GM, this is your Daily Bolt briefing.
In today’s edition, we’re keeping you up to speed on two interesting DeFi developments:
GMX V2, the highly anticipated protocol upgrade which plans to improve the platform’s performance and bring new tradable assets to the table.
Extra Finance, an Optimism-based leveraged yield farming protocol with some interesting features and tokenomics designs planned.
Over and out.⬇️
1/ The OPtimistic Podcast – Introduction To Extra Finance
Preview: In this episode of the OPtimistic Podcast which took place on June 5th, Subli invites E8 to discuss Extra Finance, the advantages of Extra Finance, leveraged yield farming, and future plans. Click here to listen to the full episode (46 mins).
Read our Note (5 mins) and save 41 mins.
Here are some key takeaways:
Extra Finance is a leveraged yield farming and lending protocol built on Optimism.
It enables users to engage in leveraged yield farming. It's designed to be user-friendly and aims to provide high capital efficiency and utilization rates.
E8 says that in traditional finance, capital efficiency refers to how well a company uses its financial resources to generate profits. He says that in the context of DeFi and Extra Finance, it refers to how effectively the protocol uses the assets in its lending pool to generate returns for its users. He says that high utilization rates mean that a large portion of the assets in the lending pool are being used at any given time, which can lead to higher returns for users.
He says that Extra Finance plans to introduce its tokenomics and launch its tokens in the summer.
He adds that Extra Finance plans to integrate concentrated liquidity pools. He says that this is a feature that allows liquidity providers to specify a price range for their assets, which can lead to more efficient use of capital and potentially higher returns.

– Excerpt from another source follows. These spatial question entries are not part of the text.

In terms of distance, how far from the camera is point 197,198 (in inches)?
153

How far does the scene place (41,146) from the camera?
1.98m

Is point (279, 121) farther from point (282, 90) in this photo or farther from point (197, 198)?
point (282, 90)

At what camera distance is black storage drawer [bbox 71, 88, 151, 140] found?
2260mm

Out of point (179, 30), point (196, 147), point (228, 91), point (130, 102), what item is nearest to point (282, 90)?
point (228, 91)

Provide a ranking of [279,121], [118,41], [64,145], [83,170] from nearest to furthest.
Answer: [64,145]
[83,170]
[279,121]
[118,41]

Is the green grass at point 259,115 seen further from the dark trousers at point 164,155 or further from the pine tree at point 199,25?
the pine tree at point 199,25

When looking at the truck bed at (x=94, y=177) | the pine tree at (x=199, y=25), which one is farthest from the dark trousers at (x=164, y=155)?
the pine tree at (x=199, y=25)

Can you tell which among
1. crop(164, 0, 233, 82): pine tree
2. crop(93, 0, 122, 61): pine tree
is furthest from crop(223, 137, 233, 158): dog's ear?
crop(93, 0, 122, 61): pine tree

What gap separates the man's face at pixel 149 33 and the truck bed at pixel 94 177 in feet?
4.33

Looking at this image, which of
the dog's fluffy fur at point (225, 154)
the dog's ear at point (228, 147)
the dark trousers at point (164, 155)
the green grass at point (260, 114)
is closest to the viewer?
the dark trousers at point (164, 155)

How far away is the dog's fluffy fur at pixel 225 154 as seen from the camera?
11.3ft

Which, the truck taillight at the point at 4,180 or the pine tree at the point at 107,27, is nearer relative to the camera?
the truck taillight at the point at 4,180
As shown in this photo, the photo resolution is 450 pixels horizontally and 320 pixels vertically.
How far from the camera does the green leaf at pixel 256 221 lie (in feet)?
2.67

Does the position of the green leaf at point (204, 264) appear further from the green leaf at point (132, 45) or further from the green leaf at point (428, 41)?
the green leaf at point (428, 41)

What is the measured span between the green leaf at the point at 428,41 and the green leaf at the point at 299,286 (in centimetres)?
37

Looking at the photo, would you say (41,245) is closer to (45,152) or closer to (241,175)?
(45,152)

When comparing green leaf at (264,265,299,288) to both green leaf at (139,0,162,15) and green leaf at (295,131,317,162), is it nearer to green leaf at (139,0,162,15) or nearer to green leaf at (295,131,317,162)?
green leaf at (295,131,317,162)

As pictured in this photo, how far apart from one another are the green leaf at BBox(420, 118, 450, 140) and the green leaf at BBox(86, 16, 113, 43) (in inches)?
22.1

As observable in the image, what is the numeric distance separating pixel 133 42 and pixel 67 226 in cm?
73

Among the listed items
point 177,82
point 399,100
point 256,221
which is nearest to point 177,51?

He says that Extra Finance aims to provide more one-click yield farming templates. These templates would make it easier for users to set up yield farming positions, potentially attracting more users to the platform. He also says that Extra Finance plans to give professional users more flexibility to customize their strategies. This could include features like setting up stop losses and profit positions, setting time-sensitive parameters, or setting price-triggered actions.
E8 says Extra Finance plans to introduce tools that allow users to simulate and calculate their potential returns. This would give users a better understanding of their potential earnings before they commit their funds.
He believes that one of the most exciting plans for Extra Finance is the introduction of social farming. This feature would allow users to post their yield farming strategies on the platform, and other users could follow these strategies. E8 believes that this could potentially create a more collaborative and interactive community within the Extra Finance ecosystem.
E8 says that Extra Finance is currently running a campaign for their beta version. As part of this campaign, they are sending airdrops to users based on their Total Value Locked (TVL) contributions. TVL is a measure of the total assets deposited in the protocol. By rewarding users based on their TVL contributions, Extra Finance is incentivizing users to deposit more assets into the protocol.
2/ Dopex - Latest News from GMX and GMX V2
Preview: In this Twitter Spaces hosted by Dopex, Fredeagar from GMX discusses the GMX protocol and its latest upgrade to GMX V2. Click here to listen to the full episode (58 mins).
Read our Note (5 mins) and save 53 mins.
Here are some key takeaways:
GMX is a decentralized perpetual exchange that allows the trading of BTC,ETH, AVAX, and more with up to 50x leverage.
GMX is currently rolling out GMX V2, which will have some interesting features and changes.
Fredeagar acknowledges that the current GMX system has encountered some challenges due to its rapid growth.
He mentions that there tends to be a skew in the open interest, with a significant skew in the long direction versus the short. This is something they intend to address in GMX V2.
Fredeagar explains that the imbalance in open interest makes it harder to automate the amount of trading capacity available.
He also mentions that the growth of GMX and the rise in demand have resulted in situations where a few large whales take up all available liquidity to be traded. They also intend to address GMX V2.
Fredeagar mentions that there have been discussions amongst contributors and the community about adding more tradable assets to GMX, which could tap into more volume and therefore more fees.
Fredeagar says that GMX V2 will have isolated markets, allowing users to trade on margin without affecting other markets. He explains that users could deposit any amount of any token and receive GMX tokens in return. This is unique from traditional liquidity provision in platforms like Uniswap or Sushiswap, where liquidity is provided on a paired basis (e.g., 50% ETH and 50% USDT).
He mentions the use of Chainlink oracles for price feeds in GMX V2, including the development of low-latency price feeds for more frequent on-chain updates.
He says that there are future plans for GMX, including the possibility of allowing community members to launch tradable markets as long as there's a Chainlink price feed. He says that this would potentially increase the variety of tradable assets on the platform.
He talks about the fee structure in GMX V2, where 60% of fees generated from trading volume go to stakers and the remaining 40% go to GMX stakers and to Chainlink for Oracle development.